Ultrawings 2 Details:
Gameplay
Like the first in the series, Ultrawings 2 isn’t a 1:1 flight simulator—far from it—although the controls aren’t something I’d call 100 percent arcadey either. It presents a good assortment of basic instruments that don’t feel overly complicated, and physics that push the player to develop what feel like actual flight skills.
Don’t be fooled by the low-speed joyrides you take in the little ultralight at the beginning though. Ultrawings 2 doesn’t waste much time in serving up some pretty unforgiving challenges as you buy your way into each of the game’s five vehicles (four planes and a helicopter) and four islands, each with their own environmental quirks and obstacles.
Love it or hate it, you’ll be grinding through a varied assortment of ‘Jobs’ for cash on each island which range in difficulty. It’s safe to say that if you can’t master things like taking off from short runways, executing dicey touch-and-go landings, balancing fuel reserves as you barrel through multiple rings, you’re going to crash and burn—and probably curse the day Ultrawings 2 entranced you with its seemingly simple controls and punchy little planes, each with their own unique flight characteristics.

- _Dataset rows_
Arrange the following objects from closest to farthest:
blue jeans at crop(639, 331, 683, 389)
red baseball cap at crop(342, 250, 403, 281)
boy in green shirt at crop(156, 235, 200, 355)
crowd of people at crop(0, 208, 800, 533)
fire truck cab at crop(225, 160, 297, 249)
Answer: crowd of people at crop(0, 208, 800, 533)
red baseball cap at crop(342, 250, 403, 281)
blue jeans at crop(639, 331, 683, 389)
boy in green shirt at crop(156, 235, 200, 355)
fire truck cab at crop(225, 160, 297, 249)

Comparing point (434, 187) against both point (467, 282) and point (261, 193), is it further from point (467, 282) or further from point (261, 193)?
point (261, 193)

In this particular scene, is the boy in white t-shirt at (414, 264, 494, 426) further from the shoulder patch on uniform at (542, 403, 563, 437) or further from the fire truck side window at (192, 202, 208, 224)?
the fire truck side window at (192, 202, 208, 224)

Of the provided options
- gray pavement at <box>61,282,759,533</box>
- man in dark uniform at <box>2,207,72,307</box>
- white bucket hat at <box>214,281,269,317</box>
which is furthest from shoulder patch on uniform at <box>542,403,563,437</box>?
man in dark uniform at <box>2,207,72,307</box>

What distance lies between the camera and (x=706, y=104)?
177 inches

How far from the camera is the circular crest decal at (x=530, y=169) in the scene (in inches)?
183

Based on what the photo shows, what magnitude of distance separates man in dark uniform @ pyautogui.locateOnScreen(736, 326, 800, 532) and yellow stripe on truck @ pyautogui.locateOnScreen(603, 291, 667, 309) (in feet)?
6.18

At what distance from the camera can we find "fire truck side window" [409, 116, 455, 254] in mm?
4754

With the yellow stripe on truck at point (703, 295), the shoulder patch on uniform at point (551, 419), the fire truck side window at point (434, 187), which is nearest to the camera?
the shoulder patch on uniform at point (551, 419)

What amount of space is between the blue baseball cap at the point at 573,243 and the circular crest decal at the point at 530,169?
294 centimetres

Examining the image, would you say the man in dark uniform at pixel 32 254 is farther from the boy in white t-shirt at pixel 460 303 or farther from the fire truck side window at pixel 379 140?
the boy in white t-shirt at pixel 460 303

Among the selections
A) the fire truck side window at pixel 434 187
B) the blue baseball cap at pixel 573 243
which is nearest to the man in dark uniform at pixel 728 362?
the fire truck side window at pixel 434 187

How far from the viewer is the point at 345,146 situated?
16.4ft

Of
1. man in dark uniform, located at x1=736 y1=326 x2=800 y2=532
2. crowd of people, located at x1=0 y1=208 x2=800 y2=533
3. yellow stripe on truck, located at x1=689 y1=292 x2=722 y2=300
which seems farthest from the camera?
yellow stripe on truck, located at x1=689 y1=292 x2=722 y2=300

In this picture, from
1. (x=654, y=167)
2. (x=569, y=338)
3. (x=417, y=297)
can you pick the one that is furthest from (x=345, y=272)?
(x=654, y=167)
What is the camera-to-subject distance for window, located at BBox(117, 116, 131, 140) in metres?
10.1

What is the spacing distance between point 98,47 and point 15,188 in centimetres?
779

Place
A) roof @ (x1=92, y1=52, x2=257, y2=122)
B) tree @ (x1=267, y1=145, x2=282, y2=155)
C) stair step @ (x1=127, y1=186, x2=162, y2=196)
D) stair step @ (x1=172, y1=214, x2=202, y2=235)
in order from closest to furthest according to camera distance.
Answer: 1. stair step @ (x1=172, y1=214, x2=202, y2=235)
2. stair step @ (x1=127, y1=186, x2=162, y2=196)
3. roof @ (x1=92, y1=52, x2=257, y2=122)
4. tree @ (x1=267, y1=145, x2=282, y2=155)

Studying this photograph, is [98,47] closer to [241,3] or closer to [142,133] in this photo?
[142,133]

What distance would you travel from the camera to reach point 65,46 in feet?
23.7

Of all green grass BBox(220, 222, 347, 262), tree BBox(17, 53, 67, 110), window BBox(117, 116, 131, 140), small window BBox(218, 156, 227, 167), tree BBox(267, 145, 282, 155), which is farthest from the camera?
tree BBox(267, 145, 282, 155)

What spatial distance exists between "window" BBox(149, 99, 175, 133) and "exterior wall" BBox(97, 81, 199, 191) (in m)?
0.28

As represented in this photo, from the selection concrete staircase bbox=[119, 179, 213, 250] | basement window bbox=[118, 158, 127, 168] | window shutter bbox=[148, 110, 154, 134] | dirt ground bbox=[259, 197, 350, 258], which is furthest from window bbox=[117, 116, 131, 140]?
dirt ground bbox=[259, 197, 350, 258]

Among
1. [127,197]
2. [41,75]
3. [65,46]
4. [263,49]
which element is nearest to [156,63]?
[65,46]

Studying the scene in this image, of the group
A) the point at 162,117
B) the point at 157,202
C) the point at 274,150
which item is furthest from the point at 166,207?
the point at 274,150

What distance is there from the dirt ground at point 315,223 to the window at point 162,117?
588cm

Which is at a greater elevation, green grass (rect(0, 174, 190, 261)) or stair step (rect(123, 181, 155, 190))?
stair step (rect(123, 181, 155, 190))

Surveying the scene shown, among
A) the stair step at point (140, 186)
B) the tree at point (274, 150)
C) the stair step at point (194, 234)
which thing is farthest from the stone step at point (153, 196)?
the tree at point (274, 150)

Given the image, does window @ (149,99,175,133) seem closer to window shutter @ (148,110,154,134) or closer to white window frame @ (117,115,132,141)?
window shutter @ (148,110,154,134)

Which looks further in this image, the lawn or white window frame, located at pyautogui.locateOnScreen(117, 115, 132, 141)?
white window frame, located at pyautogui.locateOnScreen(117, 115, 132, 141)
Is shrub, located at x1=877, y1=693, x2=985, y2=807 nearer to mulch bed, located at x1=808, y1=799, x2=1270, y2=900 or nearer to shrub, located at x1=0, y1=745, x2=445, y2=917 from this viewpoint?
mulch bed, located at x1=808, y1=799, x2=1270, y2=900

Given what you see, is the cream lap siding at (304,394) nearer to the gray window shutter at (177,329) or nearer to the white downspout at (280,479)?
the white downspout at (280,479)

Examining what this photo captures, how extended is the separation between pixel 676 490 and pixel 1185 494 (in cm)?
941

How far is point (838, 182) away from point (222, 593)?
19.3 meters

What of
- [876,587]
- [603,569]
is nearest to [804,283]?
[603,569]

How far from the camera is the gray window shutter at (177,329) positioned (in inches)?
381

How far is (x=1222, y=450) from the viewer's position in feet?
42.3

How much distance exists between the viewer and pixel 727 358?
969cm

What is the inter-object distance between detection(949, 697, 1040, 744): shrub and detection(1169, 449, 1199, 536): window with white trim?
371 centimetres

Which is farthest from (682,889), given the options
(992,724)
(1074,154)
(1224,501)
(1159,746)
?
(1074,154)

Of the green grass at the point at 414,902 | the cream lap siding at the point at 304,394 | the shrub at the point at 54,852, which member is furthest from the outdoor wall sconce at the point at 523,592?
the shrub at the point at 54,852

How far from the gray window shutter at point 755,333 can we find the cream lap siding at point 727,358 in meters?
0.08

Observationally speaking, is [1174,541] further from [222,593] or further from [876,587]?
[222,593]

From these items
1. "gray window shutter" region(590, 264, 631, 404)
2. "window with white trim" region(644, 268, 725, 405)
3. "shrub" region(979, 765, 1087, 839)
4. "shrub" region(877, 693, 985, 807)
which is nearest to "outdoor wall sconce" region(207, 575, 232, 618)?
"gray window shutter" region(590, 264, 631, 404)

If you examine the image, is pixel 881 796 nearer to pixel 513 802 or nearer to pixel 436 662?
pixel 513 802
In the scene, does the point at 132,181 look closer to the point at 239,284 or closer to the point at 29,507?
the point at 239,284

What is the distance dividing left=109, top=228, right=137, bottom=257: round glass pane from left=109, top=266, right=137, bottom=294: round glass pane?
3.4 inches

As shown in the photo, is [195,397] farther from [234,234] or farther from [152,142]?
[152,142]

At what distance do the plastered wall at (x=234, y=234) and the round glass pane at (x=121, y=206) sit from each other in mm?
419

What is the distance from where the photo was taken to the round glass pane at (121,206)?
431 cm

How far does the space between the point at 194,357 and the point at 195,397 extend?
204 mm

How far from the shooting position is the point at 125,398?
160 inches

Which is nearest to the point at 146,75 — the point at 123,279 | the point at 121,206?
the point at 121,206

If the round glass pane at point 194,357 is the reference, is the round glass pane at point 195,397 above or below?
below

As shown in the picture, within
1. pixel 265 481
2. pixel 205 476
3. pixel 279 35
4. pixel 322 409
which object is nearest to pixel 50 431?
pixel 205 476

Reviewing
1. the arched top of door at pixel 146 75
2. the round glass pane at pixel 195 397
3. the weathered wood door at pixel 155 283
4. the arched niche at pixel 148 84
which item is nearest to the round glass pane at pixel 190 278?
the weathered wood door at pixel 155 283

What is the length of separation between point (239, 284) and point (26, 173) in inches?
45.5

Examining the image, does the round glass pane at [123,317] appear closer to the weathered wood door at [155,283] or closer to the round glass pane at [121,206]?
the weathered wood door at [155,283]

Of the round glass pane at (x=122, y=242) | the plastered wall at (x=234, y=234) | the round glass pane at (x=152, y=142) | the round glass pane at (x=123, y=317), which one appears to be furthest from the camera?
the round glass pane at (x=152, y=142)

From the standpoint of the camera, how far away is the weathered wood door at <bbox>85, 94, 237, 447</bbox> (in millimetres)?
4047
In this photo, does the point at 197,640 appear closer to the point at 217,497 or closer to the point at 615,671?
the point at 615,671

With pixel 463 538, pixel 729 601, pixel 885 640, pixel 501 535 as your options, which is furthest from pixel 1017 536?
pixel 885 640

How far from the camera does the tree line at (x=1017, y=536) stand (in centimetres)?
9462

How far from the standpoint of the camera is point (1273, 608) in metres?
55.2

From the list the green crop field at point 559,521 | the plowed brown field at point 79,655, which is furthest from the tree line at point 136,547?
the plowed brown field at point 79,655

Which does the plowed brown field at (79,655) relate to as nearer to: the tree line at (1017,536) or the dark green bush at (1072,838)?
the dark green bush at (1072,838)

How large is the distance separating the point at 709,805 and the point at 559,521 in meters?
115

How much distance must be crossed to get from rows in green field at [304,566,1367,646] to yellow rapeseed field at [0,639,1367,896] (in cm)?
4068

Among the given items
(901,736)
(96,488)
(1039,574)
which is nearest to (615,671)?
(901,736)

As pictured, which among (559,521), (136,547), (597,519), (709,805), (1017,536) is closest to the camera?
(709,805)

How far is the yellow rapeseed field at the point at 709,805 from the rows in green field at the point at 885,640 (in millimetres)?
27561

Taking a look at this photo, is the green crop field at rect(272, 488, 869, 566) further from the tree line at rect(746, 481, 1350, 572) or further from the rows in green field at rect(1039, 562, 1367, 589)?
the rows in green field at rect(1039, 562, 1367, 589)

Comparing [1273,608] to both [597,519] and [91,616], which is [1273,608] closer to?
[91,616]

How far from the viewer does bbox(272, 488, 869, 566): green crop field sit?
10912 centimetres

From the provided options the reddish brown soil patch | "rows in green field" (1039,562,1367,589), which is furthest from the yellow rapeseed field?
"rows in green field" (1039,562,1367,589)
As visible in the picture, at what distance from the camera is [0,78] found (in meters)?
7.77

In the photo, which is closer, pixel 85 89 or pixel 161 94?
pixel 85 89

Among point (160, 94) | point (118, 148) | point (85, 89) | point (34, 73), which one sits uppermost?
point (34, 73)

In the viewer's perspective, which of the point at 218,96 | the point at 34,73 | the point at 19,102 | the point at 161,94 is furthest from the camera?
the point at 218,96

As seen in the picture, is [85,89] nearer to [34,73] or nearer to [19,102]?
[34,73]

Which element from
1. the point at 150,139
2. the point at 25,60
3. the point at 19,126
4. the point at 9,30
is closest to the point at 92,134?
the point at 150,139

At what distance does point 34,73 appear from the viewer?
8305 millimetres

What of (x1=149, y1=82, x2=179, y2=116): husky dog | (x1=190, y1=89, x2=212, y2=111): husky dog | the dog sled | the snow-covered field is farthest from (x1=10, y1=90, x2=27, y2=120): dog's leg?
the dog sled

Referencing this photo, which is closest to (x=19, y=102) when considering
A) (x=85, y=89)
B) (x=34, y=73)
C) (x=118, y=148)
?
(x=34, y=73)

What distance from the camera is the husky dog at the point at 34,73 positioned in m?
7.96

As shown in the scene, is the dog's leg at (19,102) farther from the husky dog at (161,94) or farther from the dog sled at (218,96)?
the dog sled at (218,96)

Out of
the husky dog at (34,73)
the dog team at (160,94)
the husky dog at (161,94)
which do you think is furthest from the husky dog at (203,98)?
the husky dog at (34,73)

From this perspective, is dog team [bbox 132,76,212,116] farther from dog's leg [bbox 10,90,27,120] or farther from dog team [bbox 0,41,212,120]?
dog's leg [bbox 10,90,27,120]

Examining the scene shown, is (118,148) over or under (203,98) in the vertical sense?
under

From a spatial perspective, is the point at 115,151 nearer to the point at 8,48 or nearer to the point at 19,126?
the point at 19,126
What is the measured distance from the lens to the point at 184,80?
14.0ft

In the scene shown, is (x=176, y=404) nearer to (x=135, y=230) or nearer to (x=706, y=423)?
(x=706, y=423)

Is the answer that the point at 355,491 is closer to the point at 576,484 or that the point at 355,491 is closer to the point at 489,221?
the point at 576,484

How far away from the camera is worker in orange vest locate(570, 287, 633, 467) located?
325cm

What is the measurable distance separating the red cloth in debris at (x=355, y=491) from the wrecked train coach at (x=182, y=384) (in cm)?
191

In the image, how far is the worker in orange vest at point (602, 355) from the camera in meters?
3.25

- _Written task_
Please resume the Ultrawings 2 review right after its last sentence, keeping the same voice. The records are separate material, unrelated to the Ultrawings 2 review.

- _Final result_
The game does a good job of segmenting those planes too, offering an easy-to-pilot ultralight, a WW2-style fighter, a bleedingly fast rocket fighter, an agile stunt bi-plane, and a light helicopter. All planes have different control configurations, which can present some challenge in creating muscle memory, although they’re simple enough to locate visually and operate for takeoffs and landings. Onbaording for each plane is straightforward too; your handy tablet tells visually tells everything you need to know while a pair of quippy voice overs guide you, and also relentlessly tease you for getting anything but a gold metal.
The world is ‘open’, in the sense that you can own two airports on each of the four islands and request jobs there. I wish the whole job discovery and cash earning portion were a little more organic and less formulaic: i.e. you buy an airport, grind jobs to buy a new plane, go back and complete all jobs and missions with new plane to grind for more money to buy a new airport to… I can see it feeling like less of a tiring exercise during shorter gameplay sessions than I played, since I clocked in multiple hours of virtual flight time in a single go.
That said, islands are pretty densely packed, offering plenty of chances to fly through canyons, under bridges, between tall skyscrapers, and make death-defying, no-power landings on some of the shortest runways you’ve ever seen.
All of this accounts for the majority of the game, however Ultrawings 2 also introduces combat ‘Ops’ that task you with battling against enemy fighters, bombers, ground forces, and ships. Thanks to the game’s mature flight design, this offers up some surprisingly fun combat situations—something I think would make the basis for a cool standalone title in the future.
Ops are still one-off missions with a single weapon—still very much a short challenge like all of the jobs in the rest of the game. There’s just something super gratifying about using your newly acquired stunt skills and shooting prowess, and applying it to dogfights and strafing runs, which really test how you fly under the pressure of incoming fire and dwindling fuel.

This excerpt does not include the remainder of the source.